Not long after, Koshkin was convicted for his role in operating Crypt4u. Earlier this month, he was sentenced to four years in prison.

‘In For Everything’

Experts say that the Russian government tolerates cybercriminals like Levashov as long as they don’t target Russian companies and individuals.

That goes not just for spammers but also for more intrusive hackers who, in several well-documented cases, have been hired to work for Russian intelligence agencies.

Levashov also monitored subgroups on Russian-speaking cybercriminal forums, potentially making his cooperation more valuable to the FBI.

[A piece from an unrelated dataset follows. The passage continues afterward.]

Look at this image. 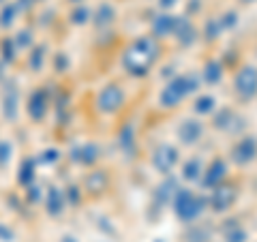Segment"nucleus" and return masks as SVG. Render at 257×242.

A moderator may know some “powerful things” like the Internet Protocol addresses or cryptocurrency addresses of participants, Warner said.

Greg Hunter, a Russian-speaking, Virginia-based defense lawyer who has represented about a dozen cyberhackers from the former Soviet Union, said that once a client agrees to cooperate, he is “in for everything.”

Levashov “would have been required to go through his computer and go through everything he knows,” Hunter said.

In his court testimony, Levashov said that prior to his release on bail, FBI agents would take him out of prison, give him food, and allow him to hold video calls with his family overseas.

Levashov’s sentencing was repeatedly delayed over the course of nearly two years as he cooperated with agents. It finally took place in July, one month after he testified against Koshkin.

Judge Robert Chatigny let Levashov go free, sentencing him to the time he had already spent in prison, saying he was unlikely to offend again.

Warner told RFE/RL it was a “travesty of justice,” saying Levashov wasted decades of law enforcement and research time and caused businesses hardships.

Delayed Deportation?

Another aspect of Levashov’s case is that he has not been deported, something that typically happens when a foreign national who is extradited to the United States is finally released from prison.

Mark Rasch, a former federal computer crimes prosecutor, told RFE/RL that Levashov might still be providing some help to U.S. authorities, which would explain why they have decided to allow him to stay in the country.

When contacted by RFE/RL, the FBI declined to comment.

Arkady Bukh, a New York-based lawyer who has represented dozens of Russian-speaking hackers, said most of his clients end up cooperating with the FBI or Justice Department because the chances of winning acquittal are so slim.

The federal conviction rate is over 97 percent and Bukh said it is probably even higher for cybercriminals because the government has generally been working on such cases for months, if not years, and have terabytes of evidence.

Bukh said hackers who agree to cooperate can potentially get out on bail, sentenced to time served, and receive some financial support, but that it requires months or even years of assistance to the government.

“When the relationship is good, the agent will most likely come back to the prosecutors and say, ‘Listen, we worked with him a few months. [We got] valid, good information. We secured tons of material. We need to help this guy’,” Bukh told RFE/RL.

Some who cooperate even end up living in the United States permanently, he said.

Levashov told RFE/RL he has the legal right to reside in the United States until April and then intends to leave.

In the meantime, he said he was focusing on launching a new business venture, hoping to raise millions of dollars through crowdfunding for a type of business that uses the same underlying technology used in cryptocurrencies.